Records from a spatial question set
_ _ _

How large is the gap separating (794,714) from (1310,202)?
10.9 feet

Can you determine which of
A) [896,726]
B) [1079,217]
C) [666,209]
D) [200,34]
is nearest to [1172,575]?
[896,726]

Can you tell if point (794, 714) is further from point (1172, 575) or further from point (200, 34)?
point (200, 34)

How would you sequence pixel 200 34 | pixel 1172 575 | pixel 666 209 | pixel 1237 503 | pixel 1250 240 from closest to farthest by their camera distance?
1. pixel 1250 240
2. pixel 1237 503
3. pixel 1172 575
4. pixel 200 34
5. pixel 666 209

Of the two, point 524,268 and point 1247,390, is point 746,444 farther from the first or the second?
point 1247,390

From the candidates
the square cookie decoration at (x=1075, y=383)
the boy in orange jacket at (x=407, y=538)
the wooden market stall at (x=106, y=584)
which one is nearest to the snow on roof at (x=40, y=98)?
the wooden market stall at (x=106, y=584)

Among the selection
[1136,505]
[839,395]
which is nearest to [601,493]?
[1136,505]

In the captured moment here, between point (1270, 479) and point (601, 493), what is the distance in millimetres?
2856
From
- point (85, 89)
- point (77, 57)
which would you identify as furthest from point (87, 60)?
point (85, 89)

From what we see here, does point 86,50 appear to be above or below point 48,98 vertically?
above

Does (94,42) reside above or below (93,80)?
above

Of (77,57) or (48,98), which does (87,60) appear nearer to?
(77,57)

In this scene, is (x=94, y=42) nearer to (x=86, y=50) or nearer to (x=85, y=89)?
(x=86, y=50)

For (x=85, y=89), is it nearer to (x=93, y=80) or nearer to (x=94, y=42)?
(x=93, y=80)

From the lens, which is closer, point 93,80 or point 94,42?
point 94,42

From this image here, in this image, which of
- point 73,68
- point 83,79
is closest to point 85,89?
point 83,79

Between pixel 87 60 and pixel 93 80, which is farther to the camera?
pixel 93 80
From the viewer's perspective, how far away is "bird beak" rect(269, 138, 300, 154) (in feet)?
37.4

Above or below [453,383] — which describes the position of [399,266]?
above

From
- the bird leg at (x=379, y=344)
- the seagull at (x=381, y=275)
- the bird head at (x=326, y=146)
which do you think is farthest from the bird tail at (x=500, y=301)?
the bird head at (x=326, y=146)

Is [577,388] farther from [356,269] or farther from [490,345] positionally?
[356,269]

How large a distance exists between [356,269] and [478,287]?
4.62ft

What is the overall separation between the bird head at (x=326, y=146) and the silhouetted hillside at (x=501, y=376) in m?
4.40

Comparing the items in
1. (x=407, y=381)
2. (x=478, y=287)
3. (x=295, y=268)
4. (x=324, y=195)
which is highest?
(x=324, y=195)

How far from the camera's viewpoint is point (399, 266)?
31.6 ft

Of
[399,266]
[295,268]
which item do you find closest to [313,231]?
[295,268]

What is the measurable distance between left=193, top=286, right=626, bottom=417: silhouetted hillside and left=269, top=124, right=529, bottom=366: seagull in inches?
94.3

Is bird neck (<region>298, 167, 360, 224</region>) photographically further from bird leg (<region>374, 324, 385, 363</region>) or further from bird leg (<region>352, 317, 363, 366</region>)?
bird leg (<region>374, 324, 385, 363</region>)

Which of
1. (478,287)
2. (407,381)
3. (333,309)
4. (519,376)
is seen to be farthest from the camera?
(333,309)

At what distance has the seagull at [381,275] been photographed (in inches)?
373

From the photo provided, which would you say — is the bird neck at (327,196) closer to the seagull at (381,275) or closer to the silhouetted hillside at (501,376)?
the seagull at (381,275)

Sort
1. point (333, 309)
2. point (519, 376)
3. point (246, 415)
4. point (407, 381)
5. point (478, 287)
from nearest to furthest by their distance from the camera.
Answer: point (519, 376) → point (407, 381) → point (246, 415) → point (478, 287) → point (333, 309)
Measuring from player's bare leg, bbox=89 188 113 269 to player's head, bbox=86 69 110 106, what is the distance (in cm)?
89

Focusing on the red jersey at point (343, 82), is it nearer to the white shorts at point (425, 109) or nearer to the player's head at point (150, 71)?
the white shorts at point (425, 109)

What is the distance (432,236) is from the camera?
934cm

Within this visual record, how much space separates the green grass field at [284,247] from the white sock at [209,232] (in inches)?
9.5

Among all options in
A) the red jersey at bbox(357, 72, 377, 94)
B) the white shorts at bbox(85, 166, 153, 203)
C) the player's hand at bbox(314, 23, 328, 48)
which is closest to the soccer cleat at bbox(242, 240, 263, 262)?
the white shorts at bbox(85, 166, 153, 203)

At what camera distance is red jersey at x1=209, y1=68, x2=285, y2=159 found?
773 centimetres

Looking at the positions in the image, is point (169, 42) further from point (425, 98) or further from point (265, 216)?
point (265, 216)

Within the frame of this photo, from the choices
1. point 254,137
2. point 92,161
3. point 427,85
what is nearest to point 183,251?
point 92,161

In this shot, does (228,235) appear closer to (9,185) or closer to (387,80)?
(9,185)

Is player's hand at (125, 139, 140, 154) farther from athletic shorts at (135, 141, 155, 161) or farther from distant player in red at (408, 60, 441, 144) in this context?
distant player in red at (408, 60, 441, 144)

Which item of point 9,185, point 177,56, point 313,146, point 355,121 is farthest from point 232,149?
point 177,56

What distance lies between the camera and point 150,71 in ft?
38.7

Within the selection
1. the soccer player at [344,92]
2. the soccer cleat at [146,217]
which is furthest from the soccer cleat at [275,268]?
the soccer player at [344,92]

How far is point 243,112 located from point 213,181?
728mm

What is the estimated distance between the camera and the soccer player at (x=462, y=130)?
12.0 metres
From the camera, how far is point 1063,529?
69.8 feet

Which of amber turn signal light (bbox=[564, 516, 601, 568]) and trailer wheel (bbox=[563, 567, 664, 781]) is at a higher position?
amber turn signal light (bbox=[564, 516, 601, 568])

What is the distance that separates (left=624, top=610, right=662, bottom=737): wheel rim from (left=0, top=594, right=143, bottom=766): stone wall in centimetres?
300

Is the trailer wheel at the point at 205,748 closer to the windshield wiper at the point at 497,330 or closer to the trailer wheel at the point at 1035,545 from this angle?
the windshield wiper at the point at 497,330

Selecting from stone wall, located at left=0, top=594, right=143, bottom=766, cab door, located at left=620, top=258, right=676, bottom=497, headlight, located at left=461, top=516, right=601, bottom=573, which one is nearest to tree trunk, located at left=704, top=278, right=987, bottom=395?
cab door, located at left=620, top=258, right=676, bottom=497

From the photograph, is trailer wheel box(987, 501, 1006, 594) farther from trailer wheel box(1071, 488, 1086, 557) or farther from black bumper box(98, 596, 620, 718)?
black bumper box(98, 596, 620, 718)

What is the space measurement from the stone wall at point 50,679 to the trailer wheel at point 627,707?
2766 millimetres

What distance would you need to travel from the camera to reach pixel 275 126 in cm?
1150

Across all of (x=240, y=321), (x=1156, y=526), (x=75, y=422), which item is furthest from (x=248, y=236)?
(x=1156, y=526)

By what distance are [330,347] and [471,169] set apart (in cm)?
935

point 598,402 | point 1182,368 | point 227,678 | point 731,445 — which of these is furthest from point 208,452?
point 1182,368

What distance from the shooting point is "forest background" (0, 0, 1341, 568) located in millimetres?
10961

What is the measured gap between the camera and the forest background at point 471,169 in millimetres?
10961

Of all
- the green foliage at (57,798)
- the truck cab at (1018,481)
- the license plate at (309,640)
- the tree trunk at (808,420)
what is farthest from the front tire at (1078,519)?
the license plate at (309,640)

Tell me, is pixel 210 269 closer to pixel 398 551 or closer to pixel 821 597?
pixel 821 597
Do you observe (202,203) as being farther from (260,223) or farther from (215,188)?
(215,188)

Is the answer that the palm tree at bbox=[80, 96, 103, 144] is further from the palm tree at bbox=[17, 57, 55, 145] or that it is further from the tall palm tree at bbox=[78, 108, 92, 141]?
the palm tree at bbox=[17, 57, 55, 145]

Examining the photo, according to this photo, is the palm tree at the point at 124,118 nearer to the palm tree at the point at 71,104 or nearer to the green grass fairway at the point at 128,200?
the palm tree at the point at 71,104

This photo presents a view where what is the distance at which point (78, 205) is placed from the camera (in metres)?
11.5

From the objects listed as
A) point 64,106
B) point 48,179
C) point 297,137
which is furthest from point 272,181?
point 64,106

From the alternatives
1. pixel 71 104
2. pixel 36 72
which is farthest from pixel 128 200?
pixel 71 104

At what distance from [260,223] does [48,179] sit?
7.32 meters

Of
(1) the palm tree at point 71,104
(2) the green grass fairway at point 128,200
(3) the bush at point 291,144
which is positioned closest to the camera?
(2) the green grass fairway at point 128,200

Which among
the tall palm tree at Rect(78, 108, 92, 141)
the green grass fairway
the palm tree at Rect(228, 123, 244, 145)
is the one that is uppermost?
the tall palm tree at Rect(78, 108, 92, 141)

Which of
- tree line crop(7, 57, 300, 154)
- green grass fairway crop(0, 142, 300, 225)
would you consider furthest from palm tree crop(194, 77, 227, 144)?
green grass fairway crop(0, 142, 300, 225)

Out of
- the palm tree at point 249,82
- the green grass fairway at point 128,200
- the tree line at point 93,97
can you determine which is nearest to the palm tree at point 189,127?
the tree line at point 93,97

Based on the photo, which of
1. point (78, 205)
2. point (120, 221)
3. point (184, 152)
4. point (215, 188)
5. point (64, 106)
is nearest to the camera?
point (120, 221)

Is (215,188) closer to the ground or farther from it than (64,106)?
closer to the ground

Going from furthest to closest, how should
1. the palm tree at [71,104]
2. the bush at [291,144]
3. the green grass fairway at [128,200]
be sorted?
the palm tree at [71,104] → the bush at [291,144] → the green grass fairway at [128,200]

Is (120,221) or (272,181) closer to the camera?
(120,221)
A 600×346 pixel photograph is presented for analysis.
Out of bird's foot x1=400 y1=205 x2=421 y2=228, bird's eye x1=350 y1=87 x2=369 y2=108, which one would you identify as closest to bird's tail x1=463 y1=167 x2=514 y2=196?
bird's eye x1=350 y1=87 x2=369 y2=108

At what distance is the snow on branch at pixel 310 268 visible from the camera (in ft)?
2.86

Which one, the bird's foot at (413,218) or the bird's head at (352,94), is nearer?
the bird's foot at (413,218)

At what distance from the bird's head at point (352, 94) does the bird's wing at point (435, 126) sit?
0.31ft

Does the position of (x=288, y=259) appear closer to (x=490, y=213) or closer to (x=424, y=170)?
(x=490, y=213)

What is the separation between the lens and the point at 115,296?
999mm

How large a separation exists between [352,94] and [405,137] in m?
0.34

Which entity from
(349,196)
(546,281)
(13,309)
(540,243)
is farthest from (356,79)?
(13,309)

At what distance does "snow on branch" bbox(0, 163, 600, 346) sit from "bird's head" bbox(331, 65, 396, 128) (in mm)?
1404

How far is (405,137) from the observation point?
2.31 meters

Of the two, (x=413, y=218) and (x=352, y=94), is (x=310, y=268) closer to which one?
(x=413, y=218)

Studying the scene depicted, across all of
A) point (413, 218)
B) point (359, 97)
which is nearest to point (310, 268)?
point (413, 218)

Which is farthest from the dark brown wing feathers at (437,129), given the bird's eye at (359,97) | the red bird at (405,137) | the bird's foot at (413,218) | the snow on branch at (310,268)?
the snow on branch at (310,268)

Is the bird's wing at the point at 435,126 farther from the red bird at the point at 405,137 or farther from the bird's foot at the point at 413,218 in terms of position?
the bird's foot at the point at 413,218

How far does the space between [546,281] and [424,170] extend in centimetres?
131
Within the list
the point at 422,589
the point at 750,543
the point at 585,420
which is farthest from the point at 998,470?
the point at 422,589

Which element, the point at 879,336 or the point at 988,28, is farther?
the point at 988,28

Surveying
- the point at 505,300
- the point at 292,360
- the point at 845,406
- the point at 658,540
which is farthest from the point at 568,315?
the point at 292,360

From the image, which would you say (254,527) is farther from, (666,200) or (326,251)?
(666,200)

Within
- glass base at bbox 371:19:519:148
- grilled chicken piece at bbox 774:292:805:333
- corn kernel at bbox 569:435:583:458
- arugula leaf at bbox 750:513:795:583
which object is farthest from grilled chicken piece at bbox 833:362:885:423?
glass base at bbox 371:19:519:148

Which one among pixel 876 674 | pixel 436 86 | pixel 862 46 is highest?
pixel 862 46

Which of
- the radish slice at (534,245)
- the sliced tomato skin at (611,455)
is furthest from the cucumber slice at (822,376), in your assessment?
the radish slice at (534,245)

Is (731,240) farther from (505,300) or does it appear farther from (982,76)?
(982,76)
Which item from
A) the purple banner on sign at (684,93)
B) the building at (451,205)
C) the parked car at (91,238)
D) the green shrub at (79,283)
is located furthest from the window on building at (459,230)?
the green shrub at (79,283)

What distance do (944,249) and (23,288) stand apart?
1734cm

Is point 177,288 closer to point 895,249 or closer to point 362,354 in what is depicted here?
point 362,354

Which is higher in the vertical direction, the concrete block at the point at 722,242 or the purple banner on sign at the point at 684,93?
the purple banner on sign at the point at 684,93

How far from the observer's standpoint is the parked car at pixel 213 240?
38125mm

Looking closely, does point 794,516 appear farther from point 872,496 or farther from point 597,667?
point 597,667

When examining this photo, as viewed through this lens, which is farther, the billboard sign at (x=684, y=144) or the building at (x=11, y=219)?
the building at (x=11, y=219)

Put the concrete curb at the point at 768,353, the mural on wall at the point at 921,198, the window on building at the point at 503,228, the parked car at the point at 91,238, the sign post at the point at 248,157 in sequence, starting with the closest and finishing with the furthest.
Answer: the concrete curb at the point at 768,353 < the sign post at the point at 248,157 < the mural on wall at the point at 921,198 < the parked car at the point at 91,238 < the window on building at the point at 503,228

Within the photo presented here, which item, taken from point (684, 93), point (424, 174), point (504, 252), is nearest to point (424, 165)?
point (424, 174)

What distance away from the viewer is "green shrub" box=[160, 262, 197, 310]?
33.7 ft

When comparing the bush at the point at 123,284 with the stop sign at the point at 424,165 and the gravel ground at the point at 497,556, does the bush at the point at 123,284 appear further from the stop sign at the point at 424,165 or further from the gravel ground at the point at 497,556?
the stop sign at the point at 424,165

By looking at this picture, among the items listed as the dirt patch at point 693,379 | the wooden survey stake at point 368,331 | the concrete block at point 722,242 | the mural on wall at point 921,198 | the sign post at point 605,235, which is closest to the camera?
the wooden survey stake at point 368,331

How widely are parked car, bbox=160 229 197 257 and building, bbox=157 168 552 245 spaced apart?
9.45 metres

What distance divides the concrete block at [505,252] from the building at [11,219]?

_ _ _

__Your objective__
Copy out the records without any change, starting with the line that contains "Within the photo" and going on through the last line of the records.

__Completed exercise__
Within the photo presented here, which item, taken from point (684, 93), point (424, 174), point (504, 252), is nearest to point (424, 165)?
point (424, 174)

What distance away from the viewer is "green shrub" box=[160, 262, 197, 310]?
33.7 ft

When comparing the bush at the point at 123,284 with the stop sign at the point at 424,165 and the gravel ground at the point at 497,556, does the bush at the point at 123,284 appear further from the stop sign at the point at 424,165 or further from the gravel ground at the point at 497,556?
the stop sign at the point at 424,165

By looking at this picture, among the items listed as the dirt patch at point 693,379 | the wooden survey stake at point 368,331 | the concrete block at point 722,242 | the mural on wall at point 921,198 | the sign post at point 605,235, which is closest to the camera?
the wooden survey stake at point 368,331

How widely are parked car, bbox=160 229 197 257 and building, bbox=157 168 552 245 spaced apart?
9.45 metres

What distance divides the concrete block at [505,252] from the building at [11,219]?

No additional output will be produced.